======== TRECHO DADO ========

Mas no Brasil, repito, por isto mesmo, que é terra de tendências espirituais não perfeitamente definidas, além de um fio de tradição católica, e, por conseguinte, de fácil liberdade, facilmente mantida, ainda é mais lastimável o artifício literário, adaptados como expressão de alma moderna, da nossa alma, nas suas relações com a atividade espiritual do homem europeu, mestre, ainda hoje, como disse, de sofrimento e de esperança.
É, pois, armado assim dessa convicção otimista e desse sentimento de desconfiança, que tenho lido, tanto quanto me é possível, da nossa produção literária, desses últimos tempos, e – esta é a triste confissão que devo fazer – e raro é que, fora do campo das letras própria e reconhecidamente católicas, onde a artificialidade ainda predomina de modo assustador – raro é que não se reanime o meu otimismo. A minha fé nas forças do espírito brasileiro, tão maltratado, tão vilipendiado e esquecido nas esferas inferiores da política e de toda a outra, das suas chamadas atividades práticas.
Dessa produção, o último livro que tive sob os olhos, e dos olhos me entrou com força o coração, foi <<A Festa Inquieta>>, de Andrade Muricy, e devo dizer que nenhum, como ele, me revelou a magnificência dessas forças espirituais que, ainda contidas, inseguras, inquietas, preparam, no entanto, a vitória de um sentimento universal de brasilidade, isto é, de uma maneira nacional, nossa, de olhar o mundo, senti-lo, e compreendê-lo.
É singular que nesse livro, obra que pode ser enquadrada nos limites do puro ficcionismo subjetivista, possa encontrar-se essa força de objetivismo, tão definida, como tem que ser a diferenciação em domínios da alma coletiva. A realidade, porém, é que Andrade Muricy é o primeiro que, não em teoria mas, de fato, naturalmente, espontaneamente, transportou para o domínio das nossas letras a realidade (não o sentimento ou a ideia) dessa diferenciação, tal como ela já existia há muito na alma brasileira. Seria, pois, a <<festa inquieta>>, aquela transbordante consciência de si mesmo, aquela fúlgida e suave alegria de conhecer-se, que não impede, no entanto, nem o espanto daquela descoberta, nem o receio de comparar-se, nem a melancolia, nem a inquietação, o vago terror, a incompreensível tristeza desse despedir-se de um outro eu, do seu eu histórico, do seu eu artificial, cultural, que todo artista brasileiro, ainda sente em si mesmo, filho que é da tradição literária europeia, educada a sua visão das coisas através de uma sensibilidade literária de empréstimo.
Aquele brasileiro que parte daqui, doente, de braço, por assim dizer, com o fantasma da morte – e mais, com a revolta contra essa derrota imerecida – levava, entretanto, não o gérmen da sua destruição, mas o preparo místico, o fermento vital da dor, para a perfeita liberdade de sua alma.

======== ENTRADAS BRUTAS ========

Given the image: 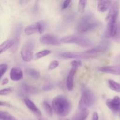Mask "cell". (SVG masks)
<instances>
[{
    "instance_id": "obj_1",
    "label": "cell",
    "mask_w": 120,
    "mask_h": 120,
    "mask_svg": "<svg viewBox=\"0 0 120 120\" xmlns=\"http://www.w3.org/2000/svg\"><path fill=\"white\" fill-rule=\"evenodd\" d=\"M120 10L119 3L117 1L112 2L109 12L105 18L107 23V28L105 34L107 37H116L118 32L117 18Z\"/></svg>"
},
{
    "instance_id": "obj_2",
    "label": "cell",
    "mask_w": 120,
    "mask_h": 120,
    "mask_svg": "<svg viewBox=\"0 0 120 120\" xmlns=\"http://www.w3.org/2000/svg\"><path fill=\"white\" fill-rule=\"evenodd\" d=\"M101 26V23L96 19L92 14H87L83 16L77 22V31L80 34L86 33Z\"/></svg>"
},
{
    "instance_id": "obj_3",
    "label": "cell",
    "mask_w": 120,
    "mask_h": 120,
    "mask_svg": "<svg viewBox=\"0 0 120 120\" xmlns=\"http://www.w3.org/2000/svg\"><path fill=\"white\" fill-rule=\"evenodd\" d=\"M52 104L55 113L60 117H66L71 111V103L65 97L62 95L55 97L53 99Z\"/></svg>"
},
{
    "instance_id": "obj_4",
    "label": "cell",
    "mask_w": 120,
    "mask_h": 120,
    "mask_svg": "<svg viewBox=\"0 0 120 120\" xmlns=\"http://www.w3.org/2000/svg\"><path fill=\"white\" fill-rule=\"evenodd\" d=\"M93 93L89 89H83L82 97L79 102V110H86L94 103Z\"/></svg>"
},
{
    "instance_id": "obj_5",
    "label": "cell",
    "mask_w": 120,
    "mask_h": 120,
    "mask_svg": "<svg viewBox=\"0 0 120 120\" xmlns=\"http://www.w3.org/2000/svg\"><path fill=\"white\" fill-rule=\"evenodd\" d=\"M62 43H73L82 46H90L92 45V42L88 38L83 36L76 35H69L64 36L60 39Z\"/></svg>"
},
{
    "instance_id": "obj_6",
    "label": "cell",
    "mask_w": 120,
    "mask_h": 120,
    "mask_svg": "<svg viewBox=\"0 0 120 120\" xmlns=\"http://www.w3.org/2000/svg\"><path fill=\"white\" fill-rule=\"evenodd\" d=\"M35 46V42L32 40L27 41L22 46L21 50L22 59L25 62H30L34 57V49Z\"/></svg>"
},
{
    "instance_id": "obj_7",
    "label": "cell",
    "mask_w": 120,
    "mask_h": 120,
    "mask_svg": "<svg viewBox=\"0 0 120 120\" xmlns=\"http://www.w3.org/2000/svg\"><path fill=\"white\" fill-rule=\"evenodd\" d=\"M61 57L64 59H87L94 57L96 55H91L85 52H63L60 54Z\"/></svg>"
},
{
    "instance_id": "obj_8",
    "label": "cell",
    "mask_w": 120,
    "mask_h": 120,
    "mask_svg": "<svg viewBox=\"0 0 120 120\" xmlns=\"http://www.w3.org/2000/svg\"><path fill=\"white\" fill-rule=\"evenodd\" d=\"M39 41L41 43L47 45H57L62 43L60 39L57 36L51 34L43 35L41 37Z\"/></svg>"
},
{
    "instance_id": "obj_9",
    "label": "cell",
    "mask_w": 120,
    "mask_h": 120,
    "mask_svg": "<svg viewBox=\"0 0 120 120\" xmlns=\"http://www.w3.org/2000/svg\"><path fill=\"white\" fill-rule=\"evenodd\" d=\"M106 105L114 112H120V97L119 96H115L113 98L108 99L106 101Z\"/></svg>"
},
{
    "instance_id": "obj_10",
    "label": "cell",
    "mask_w": 120,
    "mask_h": 120,
    "mask_svg": "<svg viewBox=\"0 0 120 120\" xmlns=\"http://www.w3.org/2000/svg\"><path fill=\"white\" fill-rule=\"evenodd\" d=\"M77 68H72L71 70L69 71L68 74V77L66 80V87L68 91H71L73 89L74 87V77L76 75V71H77Z\"/></svg>"
},
{
    "instance_id": "obj_11",
    "label": "cell",
    "mask_w": 120,
    "mask_h": 120,
    "mask_svg": "<svg viewBox=\"0 0 120 120\" xmlns=\"http://www.w3.org/2000/svg\"><path fill=\"white\" fill-rule=\"evenodd\" d=\"M98 70L105 73L112 74L115 75H120V64L116 66L101 67Z\"/></svg>"
},
{
    "instance_id": "obj_12",
    "label": "cell",
    "mask_w": 120,
    "mask_h": 120,
    "mask_svg": "<svg viewBox=\"0 0 120 120\" xmlns=\"http://www.w3.org/2000/svg\"><path fill=\"white\" fill-rule=\"evenodd\" d=\"M24 103L26 106L28 107V109L31 112H32L34 114L36 115L38 117H41L42 113H41V110L36 107V105H35V103L32 101L29 100V98H25V99H24Z\"/></svg>"
},
{
    "instance_id": "obj_13",
    "label": "cell",
    "mask_w": 120,
    "mask_h": 120,
    "mask_svg": "<svg viewBox=\"0 0 120 120\" xmlns=\"http://www.w3.org/2000/svg\"><path fill=\"white\" fill-rule=\"evenodd\" d=\"M23 72L18 67L12 68L10 71V78L12 81H19L23 78Z\"/></svg>"
},
{
    "instance_id": "obj_14",
    "label": "cell",
    "mask_w": 120,
    "mask_h": 120,
    "mask_svg": "<svg viewBox=\"0 0 120 120\" xmlns=\"http://www.w3.org/2000/svg\"><path fill=\"white\" fill-rule=\"evenodd\" d=\"M108 46H109L108 43H103L100 45L99 46H97L91 48V49L86 50V52L89 54H91V55H96V53H97L103 52L105 51L108 48Z\"/></svg>"
},
{
    "instance_id": "obj_15",
    "label": "cell",
    "mask_w": 120,
    "mask_h": 120,
    "mask_svg": "<svg viewBox=\"0 0 120 120\" xmlns=\"http://www.w3.org/2000/svg\"><path fill=\"white\" fill-rule=\"evenodd\" d=\"M15 44V40L13 39H9L4 41L0 45V53L1 54L4 52H6L7 50L14 46Z\"/></svg>"
},
{
    "instance_id": "obj_16",
    "label": "cell",
    "mask_w": 120,
    "mask_h": 120,
    "mask_svg": "<svg viewBox=\"0 0 120 120\" xmlns=\"http://www.w3.org/2000/svg\"><path fill=\"white\" fill-rule=\"evenodd\" d=\"M112 2L110 1H100L97 4V9L101 12H105L110 8Z\"/></svg>"
},
{
    "instance_id": "obj_17",
    "label": "cell",
    "mask_w": 120,
    "mask_h": 120,
    "mask_svg": "<svg viewBox=\"0 0 120 120\" xmlns=\"http://www.w3.org/2000/svg\"><path fill=\"white\" fill-rule=\"evenodd\" d=\"M89 114V111L86 110H79L73 117V120H86Z\"/></svg>"
},
{
    "instance_id": "obj_18",
    "label": "cell",
    "mask_w": 120,
    "mask_h": 120,
    "mask_svg": "<svg viewBox=\"0 0 120 120\" xmlns=\"http://www.w3.org/2000/svg\"><path fill=\"white\" fill-rule=\"evenodd\" d=\"M25 34L26 35H31L36 33H39V25L38 23H34V24L28 25L25 28Z\"/></svg>"
},
{
    "instance_id": "obj_19",
    "label": "cell",
    "mask_w": 120,
    "mask_h": 120,
    "mask_svg": "<svg viewBox=\"0 0 120 120\" xmlns=\"http://www.w3.org/2000/svg\"><path fill=\"white\" fill-rule=\"evenodd\" d=\"M25 72L26 75L31 77L32 78L35 79H38L40 77L41 74L40 72L35 69H32V68H28L25 70Z\"/></svg>"
},
{
    "instance_id": "obj_20",
    "label": "cell",
    "mask_w": 120,
    "mask_h": 120,
    "mask_svg": "<svg viewBox=\"0 0 120 120\" xmlns=\"http://www.w3.org/2000/svg\"><path fill=\"white\" fill-rule=\"evenodd\" d=\"M109 87L113 91L120 93V83H117L112 80H109L108 81Z\"/></svg>"
},
{
    "instance_id": "obj_21",
    "label": "cell",
    "mask_w": 120,
    "mask_h": 120,
    "mask_svg": "<svg viewBox=\"0 0 120 120\" xmlns=\"http://www.w3.org/2000/svg\"><path fill=\"white\" fill-rule=\"evenodd\" d=\"M22 89L27 93H36L38 91L37 89L27 84H23L21 86Z\"/></svg>"
},
{
    "instance_id": "obj_22",
    "label": "cell",
    "mask_w": 120,
    "mask_h": 120,
    "mask_svg": "<svg viewBox=\"0 0 120 120\" xmlns=\"http://www.w3.org/2000/svg\"><path fill=\"white\" fill-rule=\"evenodd\" d=\"M0 119L1 120H18L7 111H0Z\"/></svg>"
},
{
    "instance_id": "obj_23",
    "label": "cell",
    "mask_w": 120,
    "mask_h": 120,
    "mask_svg": "<svg viewBox=\"0 0 120 120\" xmlns=\"http://www.w3.org/2000/svg\"><path fill=\"white\" fill-rule=\"evenodd\" d=\"M42 106H43V109L45 111L46 113L49 116V117H52L53 116V107L50 105L48 102L47 101H44L42 104Z\"/></svg>"
},
{
    "instance_id": "obj_24",
    "label": "cell",
    "mask_w": 120,
    "mask_h": 120,
    "mask_svg": "<svg viewBox=\"0 0 120 120\" xmlns=\"http://www.w3.org/2000/svg\"><path fill=\"white\" fill-rule=\"evenodd\" d=\"M50 53H51V51L50 50L46 49V50H41V51L37 53H36L35 57H36V59H41L42 57H44L45 56H48V55H50Z\"/></svg>"
},
{
    "instance_id": "obj_25",
    "label": "cell",
    "mask_w": 120,
    "mask_h": 120,
    "mask_svg": "<svg viewBox=\"0 0 120 120\" xmlns=\"http://www.w3.org/2000/svg\"><path fill=\"white\" fill-rule=\"evenodd\" d=\"M87 1L86 0H81L79 1L78 11L80 13L84 12L87 6Z\"/></svg>"
},
{
    "instance_id": "obj_26",
    "label": "cell",
    "mask_w": 120,
    "mask_h": 120,
    "mask_svg": "<svg viewBox=\"0 0 120 120\" xmlns=\"http://www.w3.org/2000/svg\"><path fill=\"white\" fill-rule=\"evenodd\" d=\"M39 25V34H42L44 32L46 26V23L44 21H41L38 22Z\"/></svg>"
},
{
    "instance_id": "obj_27",
    "label": "cell",
    "mask_w": 120,
    "mask_h": 120,
    "mask_svg": "<svg viewBox=\"0 0 120 120\" xmlns=\"http://www.w3.org/2000/svg\"><path fill=\"white\" fill-rule=\"evenodd\" d=\"M59 65V63L57 60H53L49 63V66H48V70H53V69H56Z\"/></svg>"
},
{
    "instance_id": "obj_28",
    "label": "cell",
    "mask_w": 120,
    "mask_h": 120,
    "mask_svg": "<svg viewBox=\"0 0 120 120\" xmlns=\"http://www.w3.org/2000/svg\"><path fill=\"white\" fill-rule=\"evenodd\" d=\"M8 69V66L6 64H1L0 65V78H2L4 74L7 71Z\"/></svg>"
},
{
    "instance_id": "obj_29",
    "label": "cell",
    "mask_w": 120,
    "mask_h": 120,
    "mask_svg": "<svg viewBox=\"0 0 120 120\" xmlns=\"http://www.w3.org/2000/svg\"><path fill=\"white\" fill-rule=\"evenodd\" d=\"M12 91V89L11 87L8 88H5V89H1V91H0V94L1 96H3V95H7L8 94L11 93Z\"/></svg>"
},
{
    "instance_id": "obj_30",
    "label": "cell",
    "mask_w": 120,
    "mask_h": 120,
    "mask_svg": "<svg viewBox=\"0 0 120 120\" xmlns=\"http://www.w3.org/2000/svg\"><path fill=\"white\" fill-rule=\"evenodd\" d=\"M71 64L72 66V68H77L78 67L81 66L82 65V62L78 60H73L71 62Z\"/></svg>"
},
{
    "instance_id": "obj_31",
    "label": "cell",
    "mask_w": 120,
    "mask_h": 120,
    "mask_svg": "<svg viewBox=\"0 0 120 120\" xmlns=\"http://www.w3.org/2000/svg\"><path fill=\"white\" fill-rule=\"evenodd\" d=\"M70 3H71V1H64V2H63V4H62V9H66V8L69 7Z\"/></svg>"
},
{
    "instance_id": "obj_32",
    "label": "cell",
    "mask_w": 120,
    "mask_h": 120,
    "mask_svg": "<svg viewBox=\"0 0 120 120\" xmlns=\"http://www.w3.org/2000/svg\"><path fill=\"white\" fill-rule=\"evenodd\" d=\"M0 105H1V107L4 106L7 107H12V105L8 102L2 101H1V102H0Z\"/></svg>"
},
{
    "instance_id": "obj_33",
    "label": "cell",
    "mask_w": 120,
    "mask_h": 120,
    "mask_svg": "<svg viewBox=\"0 0 120 120\" xmlns=\"http://www.w3.org/2000/svg\"><path fill=\"white\" fill-rule=\"evenodd\" d=\"M92 120H98V115L97 112H94L93 114Z\"/></svg>"
},
{
    "instance_id": "obj_34",
    "label": "cell",
    "mask_w": 120,
    "mask_h": 120,
    "mask_svg": "<svg viewBox=\"0 0 120 120\" xmlns=\"http://www.w3.org/2000/svg\"><path fill=\"white\" fill-rule=\"evenodd\" d=\"M8 82H9V80H8V79L4 78L3 80H2V82H1V84H2V86H4V85H5V84H8Z\"/></svg>"
},
{
    "instance_id": "obj_35",
    "label": "cell",
    "mask_w": 120,
    "mask_h": 120,
    "mask_svg": "<svg viewBox=\"0 0 120 120\" xmlns=\"http://www.w3.org/2000/svg\"><path fill=\"white\" fill-rule=\"evenodd\" d=\"M53 88V86L52 85H48L46 86L43 87V90H45V91H47V90H51Z\"/></svg>"
},
{
    "instance_id": "obj_36",
    "label": "cell",
    "mask_w": 120,
    "mask_h": 120,
    "mask_svg": "<svg viewBox=\"0 0 120 120\" xmlns=\"http://www.w3.org/2000/svg\"><path fill=\"white\" fill-rule=\"evenodd\" d=\"M39 120H46L44 119V118H40V119Z\"/></svg>"
},
{
    "instance_id": "obj_37",
    "label": "cell",
    "mask_w": 120,
    "mask_h": 120,
    "mask_svg": "<svg viewBox=\"0 0 120 120\" xmlns=\"http://www.w3.org/2000/svg\"><path fill=\"white\" fill-rule=\"evenodd\" d=\"M69 120V119H67V120Z\"/></svg>"
},
{
    "instance_id": "obj_38",
    "label": "cell",
    "mask_w": 120,
    "mask_h": 120,
    "mask_svg": "<svg viewBox=\"0 0 120 120\" xmlns=\"http://www.w3.org/2000/svg\"></svg>"
}]
</instances>
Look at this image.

========

§ **DESAFIOS**
- A) Diga se cada afirmação abaixo está de acordo com o trecho sobre A Festa Inquieta. Responda sim ou não e cite as palavras do trecho que decidem a resposta.
(i) O livro pode ser enquadrado no ficcionismo subjetivista.
(ii) Andrade Muricy levou para as nossas letras apenas a ideia da diferenciação.
(iii) Nas letras reconhecidamente católicas, a artificialidade já não predomina.
- B) Responda com base no trecho sobre A Festa Inquieta:
(i) Qual foi o último livro que quem escreve teve sob os olhos?
(ii) De que tradição o artista brasileiro é filho?
(iii) O que levava o brasileiro que parte daqui doente, em vez do gérmen da sua destruição?
- C) Prolongue o trecho sobre A Festa Inquieta a partir da sua última frase.

§ **RESULTADOS**
- A)
(i) Sim: "obra que pode ser enquadrada nos limites do puro ficcionismo subjetivista".
(ii) Não: "a realidade (não o sentimento ou a ideia) dessa diferenciação".
(iii) Não: "onde a artificialidade ainda predomina de modo assustador".

- B)
(i) A Festa Inquieta, de Andrade Muricy.
(ii) Da tradição literária europeia.
(iii) O preparo místico, o fermento vital da dor, para a perfeita liberdade de sua alma.

- C)
A própria inquietação que, até o fim, como que divide em estrofes os versos do seu poema de liberdade, ela tem ali o papel moderador, equilibrante na transição, que deve ter o caráter natural de uma evolução, e não a subitaneidade de uma conquista violenta de novo estado de consciência.
O drama individual sublinha, de modo admirável, essa epopeia da libertação do homem americano, que não quer desprender-se das suas raízes históricas, mas quer brilhar ao sol, como flor e fruto da América, terra ainda mais misteriosa em face do futuro no sentido do seu mais longínquo passado cristão.
“Ao sair do consultório onde ouvira a minha condenação – nota o introspectivo da “A Festa Inquieta>> – levava uma sensação de vitória. Um júbilo irracional susteve-me o espírito durante horas.
Sentia, talvez o prazer de encontrar-me em face de um acontecimento, dum verdadeiro acontecimento, terra à vista no mar sem limites de minha existência parada…>>
Vê-se, claro, o processo místico, quer dizer, a completa integração da alma sofredora, a uma realidade superior, não anti-racional, mas super-racional, para equilibrar-se ante às formidáveis forças da dor, justo no momento em que até o solo amigo da pátria, o chão conhecido e amado lhe faltavam.
Um dia o surpreende a saudade do Carnaval carioca… <<Lá – (na Suíssa pacata) <<lá só havia os honestos compenetrados cortejos históricos. Raça equilibrada, raça feliz!>>
é o sentimento quem fala. Mas a ideia definidora reponta, invencível:
<Nós, com os cordões e blocos, estamos na tragédia de nossa formação dolorosa, complexa, na tristeza e na exaltação!…
Tristeza, sim, tristeza… saudade também, saudade profunda!…
Saudade profunda desse <<nós mesmos>> que conteve, até hoje, como um invólucro de cera, a tudo moldável, este outro, que se vai mostrando, ao fundo, e já fulgente e duro como um diamante.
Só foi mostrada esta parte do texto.